Wear modelling of a rail-wheel system

Abstract

As one of the most efficient and aggregate means of transportation, the service life of the railway has been expected to be maintained or improved. The most important phenomenon within a rail-wheel system is the contact of rail and wheel because inappropriate interactions cause problems such as wear which will eventually lead to the reduction of the service life of the whole system. However, time-consuming and expensive experiments are generally required to study the wear of rail and wheel. Therefore, this study aims to develop a numerical multibody model to analyze and predict the wear of a rail-wheel system. A three-dimensional model has been created in Universal Mechanism based on the SMRT train car to characterize the wear performance of the rail-wheel system under different operating conditions. Simulation data has been further proceeded and analyzed through MATLAB and Microsoft Excel.

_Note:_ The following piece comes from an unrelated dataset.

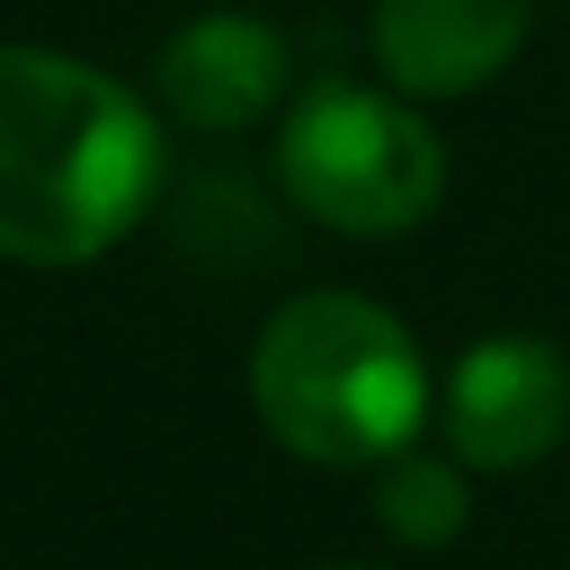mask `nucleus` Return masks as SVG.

The relationship between wear, velocity, equilibrium velocity, and material grade has been investigated to guide the material optimization of the current SMRT railway system. An opposing relationship between velocity equilibrium and wear of inner and outer rail has been revealed by the simulation results. Material grade R260 and R350 steel play a crucial role in terms of wear area as they differ by an average value of 8% to 9%. The development of this numerical model not only benefits our understanding of the wear mechanism within a rail-wheel system but also provides guidance on determining maintenance schedules for SMRT.